A Military Plot to Take Over America: Fifty Years Later, Was the Mission Accomplished?Submitted by Diamond Dog on Fri, 03/28/2014 - 10:35
By John W. Whitehead | The Rutherford Institute
March 25, 2014
Director John Frankenheimer’s 1964 political thriller Seven Days in May is a clear warning to beware of martial law packaged as a well meaning and overriding concern for the nation’s security. Yet 50 years later, we find ourselves hostages to a government run more by military doctrine and corporate greed than by the rule of law established in the Constitution. Indeed, today’s current events could well have been lifted straight out of Seven Days in May, which takes viewers into eerily familiar terrain.
The film’s premise is straightforward enough: With the Cold War at its height, President Jordan Lyman signs a nuclear disarmament treaty with the Soviet Union. Believing that the treaty constitutes an unacceptable threat to the security of the United States, General James Mattoon Scott plans a military takeover of the national government. When the military coup is uncovered, Lyman confronts Scott, declaring, “You want to defend the United States of America, then defend it with the tools it supplies you with—its Constitution. You ask for a mandate, General, from a ballot box. You don’t steal it after midnight, when the country has its back turned.”
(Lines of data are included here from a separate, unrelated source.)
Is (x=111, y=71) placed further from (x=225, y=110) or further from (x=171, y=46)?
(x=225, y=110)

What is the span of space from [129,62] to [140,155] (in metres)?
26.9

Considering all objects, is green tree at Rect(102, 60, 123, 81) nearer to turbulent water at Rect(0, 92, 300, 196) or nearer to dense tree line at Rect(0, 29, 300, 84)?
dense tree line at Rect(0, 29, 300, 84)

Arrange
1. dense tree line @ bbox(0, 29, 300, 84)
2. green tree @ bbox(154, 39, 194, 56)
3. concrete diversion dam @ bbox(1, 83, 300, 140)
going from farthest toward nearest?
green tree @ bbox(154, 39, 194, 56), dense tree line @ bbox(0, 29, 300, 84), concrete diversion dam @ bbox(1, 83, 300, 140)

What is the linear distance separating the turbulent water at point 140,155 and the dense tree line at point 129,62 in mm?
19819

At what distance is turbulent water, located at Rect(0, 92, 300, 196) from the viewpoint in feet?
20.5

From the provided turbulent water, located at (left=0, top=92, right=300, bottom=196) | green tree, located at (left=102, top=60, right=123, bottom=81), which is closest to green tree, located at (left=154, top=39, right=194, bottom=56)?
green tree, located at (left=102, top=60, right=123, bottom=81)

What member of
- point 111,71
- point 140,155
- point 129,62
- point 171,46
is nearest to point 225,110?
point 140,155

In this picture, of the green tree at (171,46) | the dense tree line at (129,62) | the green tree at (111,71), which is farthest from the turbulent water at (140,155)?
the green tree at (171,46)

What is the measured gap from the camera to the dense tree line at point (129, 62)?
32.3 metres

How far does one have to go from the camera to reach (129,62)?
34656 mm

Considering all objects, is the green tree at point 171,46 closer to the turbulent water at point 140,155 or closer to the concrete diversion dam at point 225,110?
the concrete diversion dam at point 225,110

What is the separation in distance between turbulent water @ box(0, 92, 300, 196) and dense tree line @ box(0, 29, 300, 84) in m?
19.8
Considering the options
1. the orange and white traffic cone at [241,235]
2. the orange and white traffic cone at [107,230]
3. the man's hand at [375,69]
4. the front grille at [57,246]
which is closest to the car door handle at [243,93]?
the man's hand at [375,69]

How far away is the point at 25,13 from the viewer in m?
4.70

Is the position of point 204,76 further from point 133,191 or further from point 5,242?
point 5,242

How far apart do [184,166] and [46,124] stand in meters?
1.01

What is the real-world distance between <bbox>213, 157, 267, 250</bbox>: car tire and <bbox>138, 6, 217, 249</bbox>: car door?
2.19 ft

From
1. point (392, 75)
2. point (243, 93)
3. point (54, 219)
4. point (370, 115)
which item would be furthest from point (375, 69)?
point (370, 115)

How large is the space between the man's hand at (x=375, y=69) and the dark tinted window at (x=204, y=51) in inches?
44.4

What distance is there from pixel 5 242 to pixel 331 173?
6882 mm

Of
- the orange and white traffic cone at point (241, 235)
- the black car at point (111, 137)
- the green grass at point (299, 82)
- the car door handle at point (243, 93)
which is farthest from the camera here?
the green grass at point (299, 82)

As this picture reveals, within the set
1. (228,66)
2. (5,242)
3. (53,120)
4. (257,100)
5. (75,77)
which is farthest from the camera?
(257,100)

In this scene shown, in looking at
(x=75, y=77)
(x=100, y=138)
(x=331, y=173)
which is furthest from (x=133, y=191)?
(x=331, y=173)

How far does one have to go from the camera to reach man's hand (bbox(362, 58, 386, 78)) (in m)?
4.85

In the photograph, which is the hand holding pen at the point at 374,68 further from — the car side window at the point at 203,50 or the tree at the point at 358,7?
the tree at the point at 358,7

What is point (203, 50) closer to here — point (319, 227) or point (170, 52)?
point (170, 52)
Unfortunately for the American people, the coup d’etat wresting control of our government from civilians and delivering it into the hands of the military industrial complex happened decades ago, while our backs were turned. Over the past half century, America has actually been at war more than we’ve been at peace, enriching the military industrial complex with trillions of taxpayer dollars. Now we find ourselves in the unenviable position of trying to rein in a runaway militarized government with a gargantuan and profit-driven appetite for war.
Here’s the problem, though: what happens to all those hefty profits for the military industrial complex when you start to scale back on 50 years’ worth of wars abroad?
If war is a business, as it has become, in order to maintain a profit margin when there are no more wars to be fought abroad, one would either have to find new enemies abroad or, as I show in my book A Government of Wolves: The Emerging American Police State, focus on fighting a war at home, against the American people, and that’s exactly what we’re dealing with today.